- [Reading text]
= = =
• Scarlett Bowman

Dog Tip: What to Know About Getting Your Dog Vaccinated

Updated: Apr 14


Dog getting a vaccine

To Vaccinate, or Not to Vaccinate?


If you are a dog owner, you’ve no doubt considered this question. You aren’t required to vaccinate your canine friend to board them at The Dog House. However, we want to make sure you have enough information to make an informed decision about what is best for your dog’s health.


When Are Vaccines Helpful?


The most common vaccinations given to dogs are to guard against diseases such as rabies. Rabies kills 59,000 people globally each year, and this mostly happens due to transmission from dogs in countries where canine vaccination is not common. Thanks to the rabies vaccine, more than 90 percent of rabies cases in the United States now occur in wildlife, not pets, making the risk to human and pet health much lower than it historically has been. However, rabies (and other deadly diseases like it) is still alive and well, and getting your dog vaccinated will protect against it. This is also the case for other diseases, such as those caused by canine distemper virus, that used to be widespread but are now managed thanks to widespread vaccination.


When Should My Dog Be Vaccinated?


Most veterinary groups recommend that dogs get a suite of “core” vaccines as puppies, and at scheduled intervals as adults. Usually, these are given at 8, 12, and 16 weeks; after which they are given 1 year later, and every 3 years after that. We’ve provided more information about vaccine schedules at the end of this article, but of course the best resource will be a veterinarian who knows your dog and their history.


Titer Testing: Another Option


Vaccines are not always necessary to protect your dog's health. Have you heard of “titer” (pronounced “tight-er”) testing? In the context of pet health, this type of test uses samples of your pet’s blood serum to check for antibodies against specific viruses. These tests help your veterinarian decide whether or not your dog needs a dose of a particular vaccine, based on whether or not their immune system can already fight off the virus that the vaccine works against.


Not all pet diseases are good candidates for titer testing. This is because there are not enough data about these diseases to know an accurate immune threshold. In some cases, it is also because the vaccine is not yet good enough to fully prevent infection. However, in the case of most “core vaccines” - the ones strongly recommended for dogs by veterinarian associations worldwide - a titer test can be done to check for antibodies. This includes rabies, canine distemper virus, adenovirus, and parvovirus.


An in-depth titer test will go beyond a “yes” or “no” answer to the question of whether or not your pet has antibodies against a virus. It will tell you and your veterinarian how many antibodies are present. This is helpful, because the presence of antibodies in your pet’s blood does not automatically mean that they are immune to a given disease. It is important to get a test that will yield accurate results in this area. Check out the “Sources” section below to learn more.


Conclusion


When it comes to getting your puppy or adult dog vaccinated, it’s essential to equip yourself with the information you need to make an informed decision. We hope that this article helps you make the best choices for your dog’s health.
= = =
- [Questions on the material]
1: In the dog vaccination article, what share of rabies cases in the United States now occur in wildlife rather than pets?
2: Quote the passage of the dog vaccination article between "Dog getting a" and "best for your dog’s health.", inclusive.
3: Translate this sentence from the dog vaccination article into Spanish: "Vaccines are not always necessary to protect your dog's health."
The listing that comes next is separate material, unrelated to the dog vaccination article.

- [Supplied material]
= = =
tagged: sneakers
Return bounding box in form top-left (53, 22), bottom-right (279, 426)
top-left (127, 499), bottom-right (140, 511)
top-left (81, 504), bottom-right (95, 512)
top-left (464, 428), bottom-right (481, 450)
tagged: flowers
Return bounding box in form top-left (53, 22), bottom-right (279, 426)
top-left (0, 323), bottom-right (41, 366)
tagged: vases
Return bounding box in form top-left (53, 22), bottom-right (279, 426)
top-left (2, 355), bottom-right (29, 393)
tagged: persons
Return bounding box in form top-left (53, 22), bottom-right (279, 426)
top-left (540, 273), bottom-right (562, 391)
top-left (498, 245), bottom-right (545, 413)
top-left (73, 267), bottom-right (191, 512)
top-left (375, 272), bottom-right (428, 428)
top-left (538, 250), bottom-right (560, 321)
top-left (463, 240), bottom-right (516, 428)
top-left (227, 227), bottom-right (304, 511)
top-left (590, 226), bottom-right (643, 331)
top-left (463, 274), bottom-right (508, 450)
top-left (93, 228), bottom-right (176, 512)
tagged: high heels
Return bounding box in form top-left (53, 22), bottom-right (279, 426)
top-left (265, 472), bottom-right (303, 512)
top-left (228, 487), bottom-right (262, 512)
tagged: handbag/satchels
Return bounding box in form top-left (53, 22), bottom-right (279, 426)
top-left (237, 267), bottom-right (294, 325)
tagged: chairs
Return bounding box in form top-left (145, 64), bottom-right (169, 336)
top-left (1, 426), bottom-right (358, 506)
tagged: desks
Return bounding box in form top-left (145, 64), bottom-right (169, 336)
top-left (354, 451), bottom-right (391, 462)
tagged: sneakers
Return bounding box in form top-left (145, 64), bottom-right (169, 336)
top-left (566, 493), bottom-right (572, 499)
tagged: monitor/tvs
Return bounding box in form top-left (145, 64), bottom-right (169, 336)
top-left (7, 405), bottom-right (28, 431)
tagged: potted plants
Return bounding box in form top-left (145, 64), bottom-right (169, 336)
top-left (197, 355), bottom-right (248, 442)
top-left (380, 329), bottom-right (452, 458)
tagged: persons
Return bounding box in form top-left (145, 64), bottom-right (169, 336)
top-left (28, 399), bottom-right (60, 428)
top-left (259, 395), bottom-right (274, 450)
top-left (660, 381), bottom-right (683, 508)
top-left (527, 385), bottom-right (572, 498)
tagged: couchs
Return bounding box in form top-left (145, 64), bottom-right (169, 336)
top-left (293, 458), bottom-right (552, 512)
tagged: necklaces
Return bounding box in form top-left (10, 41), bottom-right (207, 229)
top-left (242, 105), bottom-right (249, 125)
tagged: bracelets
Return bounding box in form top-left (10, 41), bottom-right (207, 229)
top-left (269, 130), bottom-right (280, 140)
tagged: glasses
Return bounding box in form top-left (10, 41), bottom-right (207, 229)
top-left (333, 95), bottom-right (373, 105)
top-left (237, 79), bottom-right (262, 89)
= = =
- [Written responses]
1: More than 90 percent.

2:
Dog getting a vaccine

To Vaccinate, or Not to Vaccinate?


If you are a dog owner, you’ve no doubt considered this question. You aren’t required to vaccinate your canine friend to board them at The Dog House. However, we want to make sure you have enough information to make an informed decision about what is best for your dog’s health.

3: Las vacunas no siempre son necesarias para proteger la salud de su perro.